Elle lance un rire sec qui étire le coin de ses lèvres avant de se masser le front puis soupirer.

Je l’observe depuis son arrivée. Elle était installée au bar tandis que j’attendais Nana, et à aucun moment elle ne m’a donné l’image d’une femme déterminer à enquêter sur son mari. Elle me semblait plus anxieuse qu’autre chose, comme une personne incertaine, se demandant ce qu’elle est sur le point de fabriquer. Je n’ai qu’une envie, celle de lui conseiller de rentrer chez elle et retrouver son mari au lieu de vouloir tout foutre en l’air, mais la minute suivante, je risquerais de ne plus être sur cette terre.

« — Je l’espère tellement, marmonne-t-elle. Entre nous, j’étais, il y a moins de cinq minutes encore, sur le point de tout arrêter. D’annuler notre rendez-vous pour le bien de mon foyer.
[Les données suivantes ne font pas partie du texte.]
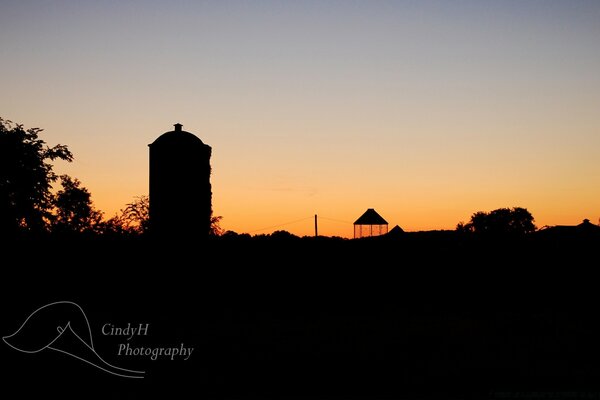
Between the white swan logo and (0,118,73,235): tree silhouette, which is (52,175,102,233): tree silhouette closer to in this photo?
(0,118,73,235): tree silhouette

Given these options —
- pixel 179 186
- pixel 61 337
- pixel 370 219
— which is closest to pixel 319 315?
pixel 179 186

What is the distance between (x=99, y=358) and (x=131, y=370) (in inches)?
46.1

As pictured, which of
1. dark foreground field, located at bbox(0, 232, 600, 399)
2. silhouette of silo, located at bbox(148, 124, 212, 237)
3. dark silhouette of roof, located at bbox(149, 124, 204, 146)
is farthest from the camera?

— Et pourquoi ne l’avez-vous pas fait, demandé-je spontanément, au grand dam de Nana.

— Parce que je me suis demandée s’il avait également envisagé une seule fois cette décision ? Est-ce que par amour pour moi, il avait ne serait-ce qu’une fois pris la décision d’arrêter de me tromper.
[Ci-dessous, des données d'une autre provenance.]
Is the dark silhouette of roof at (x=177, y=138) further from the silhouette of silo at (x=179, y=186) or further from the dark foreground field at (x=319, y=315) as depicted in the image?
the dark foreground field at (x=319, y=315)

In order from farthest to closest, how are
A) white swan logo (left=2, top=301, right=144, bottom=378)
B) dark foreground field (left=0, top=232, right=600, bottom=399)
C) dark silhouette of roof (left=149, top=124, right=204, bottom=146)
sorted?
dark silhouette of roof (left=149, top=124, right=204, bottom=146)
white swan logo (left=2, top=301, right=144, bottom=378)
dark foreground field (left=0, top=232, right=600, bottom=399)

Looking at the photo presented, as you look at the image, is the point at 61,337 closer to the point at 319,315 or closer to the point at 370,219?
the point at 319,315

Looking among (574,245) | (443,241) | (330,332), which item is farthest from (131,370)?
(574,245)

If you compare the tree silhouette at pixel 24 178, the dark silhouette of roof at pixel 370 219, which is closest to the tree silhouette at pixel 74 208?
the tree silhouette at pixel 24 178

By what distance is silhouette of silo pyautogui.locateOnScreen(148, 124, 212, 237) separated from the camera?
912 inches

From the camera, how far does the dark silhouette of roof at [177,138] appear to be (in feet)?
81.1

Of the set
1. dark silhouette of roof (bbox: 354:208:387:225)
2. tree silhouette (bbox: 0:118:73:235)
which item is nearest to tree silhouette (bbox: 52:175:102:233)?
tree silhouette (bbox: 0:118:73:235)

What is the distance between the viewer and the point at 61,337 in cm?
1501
— Vous n’êtes même pas certaine qu’il vous trompe, lancé-je sèchement.

— Micka ! gronde Nana.

— Justement, ce sera l’occasion de le savoir. Et pourquoi j’ai l’impression que vous me jugez ? Vous êtes une femme après tout ! Vous devriez comprendre que j’ai besoin de réponses ! Puis c’est votre business qui est en jeu ! Enfin, je ne comprends pas !

— Moi c’est votre attitude que je ne comprends pas ! Vous avez l’air heureuse ! Dans votre dossier de candidature vous avez fait par de votre situation et il semble qu’il n’ait rien à se reprocher si ce n’est ces pseudos rumeurs de tromperies ! Vous êtes prêtes à remettre en cause les actions et les propos d’un homme qui vous donne tout, qui est présent pour vous simplement à cause de rumeurs ? Et si cette investigation venait à les infirmer ou pire introduisait en lui l’idée éventuelle de vous tromper ? Quelle serait votre réaction ? Comment vous comporterez-vous face à lui !

— Micka !

— Donc je dois continuer selon vous à vivre avec ce doute ?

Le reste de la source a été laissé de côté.